### AUSZUG DER SEITE
----

Medizin
Wenn Ärzte online Ärger kriegen

Wie gehen Ärztinnen und Ärzte mit Online-Bewertungen auf Google, Jameda und anderen Plattformen um? Wir haben beispielhaft mit drei Medizinern gesprochen.

Zufrieden oder unzufrieden? Online-Bewertungen fallen häufig extrem aus. Symbolfoto: Adobe

Mit 4,8 von 5 Sternen bewerten Google-Nutzer die Kinderarztpraxis Kuhn und Gaißer in Kirchheim. Dieses sensationell gute Ergebnis hat einen Leser, der sich anonym an den Teckboten gewandt hat, misstrauisch gemacht. Er behauptet, dass in den letzten Monaten fast alle negativen Bewertungen im Google-Eintrag der Praxis Kuhn und Gaißer entfernt worden seien, inklusive seiner eigenen. Google haben ihn angeschrieben, dass seine Bewertung wegen Diffamierung gelöscht worden sei. 

Es gibt Erwartungen von Patienten, die man nicht erfüllen kann.

Gordon Hunter, Kirchheimer Hausarzt

Ob das stimmt, und wie viele Sterne die Praxis Kuhn und Gaißer früher hatte, lässt sich nicht mehr überprüfen. Auffällig ist, dass die meisten Bewertungen weniger als ein Jahr alt sind, und dass sich die positiven Bewertungen zum allergrößten Teil auf das umstrittene Schild beziehen, auf dem die Praxis darauf hingewiesen hatte, dass nur Deutsch gesprochen werde. Kinderarzt Ulrich Kuhn schreibt auf Anfrage, dass er zu einer eventuellen Löschung nichts sagen könne, weil sich die Ärzte noch nie mit den Bewertungen beschäftigt hätten. „Wir haben definitiv keine Schritte unternommen, um hier irgendeinen Einfluss zu nehmen“, sagt er. Google antwortet nicht auf konkrete Fragen zu gelöschten Rezensionen und teilt auf Anfrage mit: „Um gegen Inhalte vorzugehen, die gegen unsere Richtlinien verstoßen, sind Mitarbeitende rund um die Uhr im Einsatz und prüfen gemeldete Inhalte.“ Man habe im Jahr 2024 über 240 Millionen Rezensionen, die gegen die Richtlinien verstießen, blockiert oder entfernt.

----

### ERFASSTE DATEN
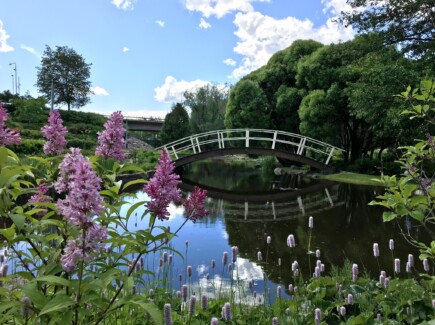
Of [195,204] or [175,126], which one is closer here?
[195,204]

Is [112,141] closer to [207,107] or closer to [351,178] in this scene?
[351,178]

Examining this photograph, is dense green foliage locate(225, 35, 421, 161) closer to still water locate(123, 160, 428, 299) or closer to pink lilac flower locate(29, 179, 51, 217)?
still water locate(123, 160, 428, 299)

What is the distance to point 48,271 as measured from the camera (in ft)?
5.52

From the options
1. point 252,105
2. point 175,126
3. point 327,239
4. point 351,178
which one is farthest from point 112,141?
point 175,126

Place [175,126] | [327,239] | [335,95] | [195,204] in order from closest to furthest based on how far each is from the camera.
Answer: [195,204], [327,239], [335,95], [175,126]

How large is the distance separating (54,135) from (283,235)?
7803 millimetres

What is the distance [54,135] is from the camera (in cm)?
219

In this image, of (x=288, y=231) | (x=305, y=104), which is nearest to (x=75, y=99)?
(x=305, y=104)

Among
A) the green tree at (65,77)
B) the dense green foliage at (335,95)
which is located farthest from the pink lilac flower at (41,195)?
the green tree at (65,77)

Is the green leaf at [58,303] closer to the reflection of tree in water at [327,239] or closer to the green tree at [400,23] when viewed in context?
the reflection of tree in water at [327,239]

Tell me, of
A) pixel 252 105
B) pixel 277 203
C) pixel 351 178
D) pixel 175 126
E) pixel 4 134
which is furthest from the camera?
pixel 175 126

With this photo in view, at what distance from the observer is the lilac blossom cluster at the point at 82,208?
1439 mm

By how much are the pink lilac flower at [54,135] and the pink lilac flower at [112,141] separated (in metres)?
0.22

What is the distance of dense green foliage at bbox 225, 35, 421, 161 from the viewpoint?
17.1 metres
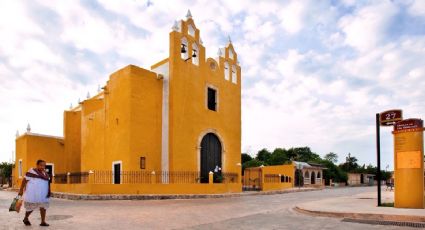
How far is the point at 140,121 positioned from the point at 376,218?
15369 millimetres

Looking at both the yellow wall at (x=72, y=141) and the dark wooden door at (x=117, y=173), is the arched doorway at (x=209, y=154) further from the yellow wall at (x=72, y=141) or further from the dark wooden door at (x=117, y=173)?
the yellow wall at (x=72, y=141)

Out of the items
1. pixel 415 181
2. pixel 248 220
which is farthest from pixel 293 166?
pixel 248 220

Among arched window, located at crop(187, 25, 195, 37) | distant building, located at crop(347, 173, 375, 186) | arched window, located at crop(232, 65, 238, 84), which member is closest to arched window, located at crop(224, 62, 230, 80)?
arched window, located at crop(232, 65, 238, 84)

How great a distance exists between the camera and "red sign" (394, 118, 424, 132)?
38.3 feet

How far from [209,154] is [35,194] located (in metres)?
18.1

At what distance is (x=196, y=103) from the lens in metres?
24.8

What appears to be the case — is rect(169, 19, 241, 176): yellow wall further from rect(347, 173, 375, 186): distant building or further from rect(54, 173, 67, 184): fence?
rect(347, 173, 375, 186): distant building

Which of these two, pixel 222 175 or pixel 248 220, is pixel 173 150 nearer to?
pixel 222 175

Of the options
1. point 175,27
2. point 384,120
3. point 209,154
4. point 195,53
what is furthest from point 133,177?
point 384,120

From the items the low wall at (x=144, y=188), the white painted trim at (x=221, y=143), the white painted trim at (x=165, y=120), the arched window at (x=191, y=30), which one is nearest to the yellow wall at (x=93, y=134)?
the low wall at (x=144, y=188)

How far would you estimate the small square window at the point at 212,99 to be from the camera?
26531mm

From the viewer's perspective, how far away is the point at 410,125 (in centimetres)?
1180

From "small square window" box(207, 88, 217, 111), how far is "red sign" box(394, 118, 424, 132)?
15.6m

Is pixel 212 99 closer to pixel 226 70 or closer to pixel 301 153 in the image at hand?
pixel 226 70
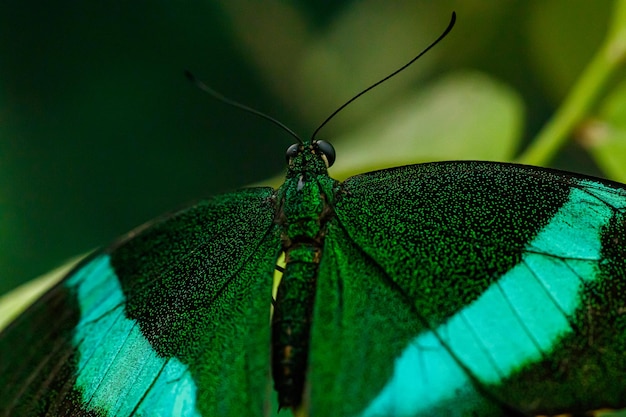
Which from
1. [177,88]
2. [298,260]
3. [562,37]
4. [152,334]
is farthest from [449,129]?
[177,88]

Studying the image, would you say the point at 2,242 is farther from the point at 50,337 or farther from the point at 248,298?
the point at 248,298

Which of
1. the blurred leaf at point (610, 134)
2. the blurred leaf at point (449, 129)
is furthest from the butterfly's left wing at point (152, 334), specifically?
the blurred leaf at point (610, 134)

----

### AUSZUFÜHRENDE AUFGABEN
**A.** Beantworte anhand des Artikels über Online-Bewertungen von Ärzten diese Fragen:
(i) Mit wie vielen Sternen bewerten Google-Nutzer die Kinderarztpraxis Kuhn und Gaißer?
(ii) Mit wie vielen Medizinern wurde laut Einleitung gesprochen?
(iii) Wie viele Rezensionen hat Google nach eigener Angabe im Jahr 2024 blockiert oder entfernt?
**B.** Gib den Teil des Artikels über Online-Bewertungen von Ärzten wortgetreu wieder, und zwar zwischen „Wie gehen Ärztinnen“ und „nicht erfüllen kann.“, beide Stellen eingeschlossen.

### ANTWORTEN IM EINZELNEN
**A.**
(i) Mit 4,8 von 5 Sternen.
(ii) Mit drei Medizinern.
(iii) Über 240 Millionen Rezensionen.

**B.**
Wie gehen Ärztinnen und Ärzte mit Online-Bewertungen auf Google, Jameda und anderen Plattformen um? Wir haben beispielhaft mit drei Medizinern gesprochen.

Zufrieden oder unzufrieden? Online-Bewertungen fallen häufig extrem aus. Symbolfoto: Adobe

Mit 4,8 von 5 Sternen bewerten Google-Nutzer die Kinderarztpraxis Kuhn und Gaißer in Kirchheim. Dieses sensationell gute Ergebnis hat einen Leser, der sich anonym an den Teckboten gewandt hat, misstrauisch gemacht. Er behauptet, dass in den letzten Monaten fast alle negativen Bewertungen im Google-Eintrag der Praxis Kuhn und Gaißer entfernt worden seien, inklusive seiner eigenen. Google haben ihn angeschrieben, dass seine Bewertung wegen Diffamierung gelöscht worden sei. 

Es gibt Erwartungen von Patienten, die man nicht erfüllen kann.